[[ INPUT DATA, beginning ]]

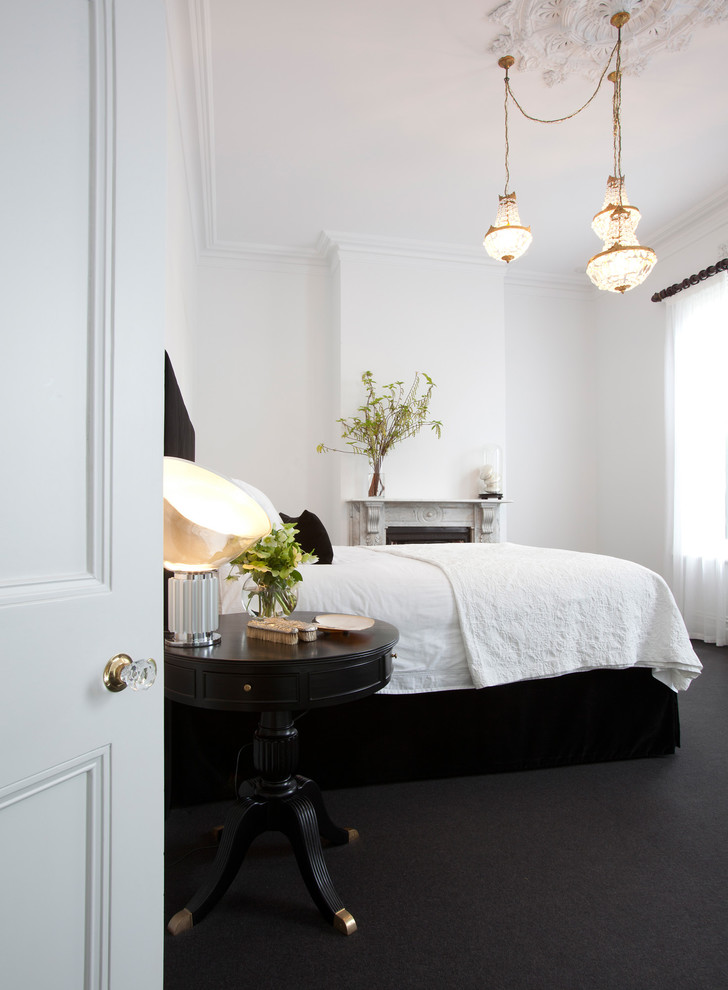 Photo of a contemporary bedroom in Melbourne with white walls, carpet, a standard fireplace and black floor.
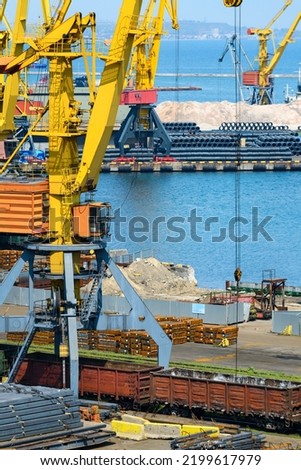 industrial seaport infrastructure - sea, cranes and metal workpieces, bundles of wire, railcars on railroad, concept of marine cargo transportation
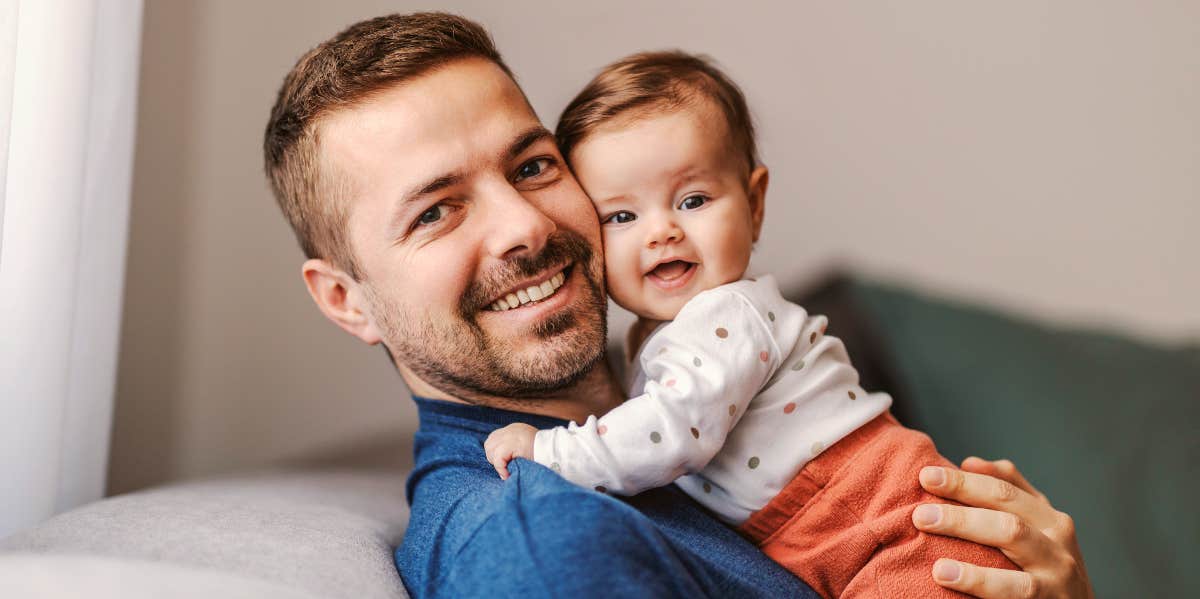 Man with his baby daughter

[[ INPUT DATA, end ]]

WORK REQUEST: Print all the lines above exactly as they are, but without the pictures.

REPLY:
 Photo of a contemporary bedroom in Melbourne with white walls, carpet, a standard fireplace and black floor.
 industrial seaport infrastructure - sea, cranes and metal workpieces, bundles of wire, railcars on railroad, concept of marine cargo transportation
 Man with his baby daughter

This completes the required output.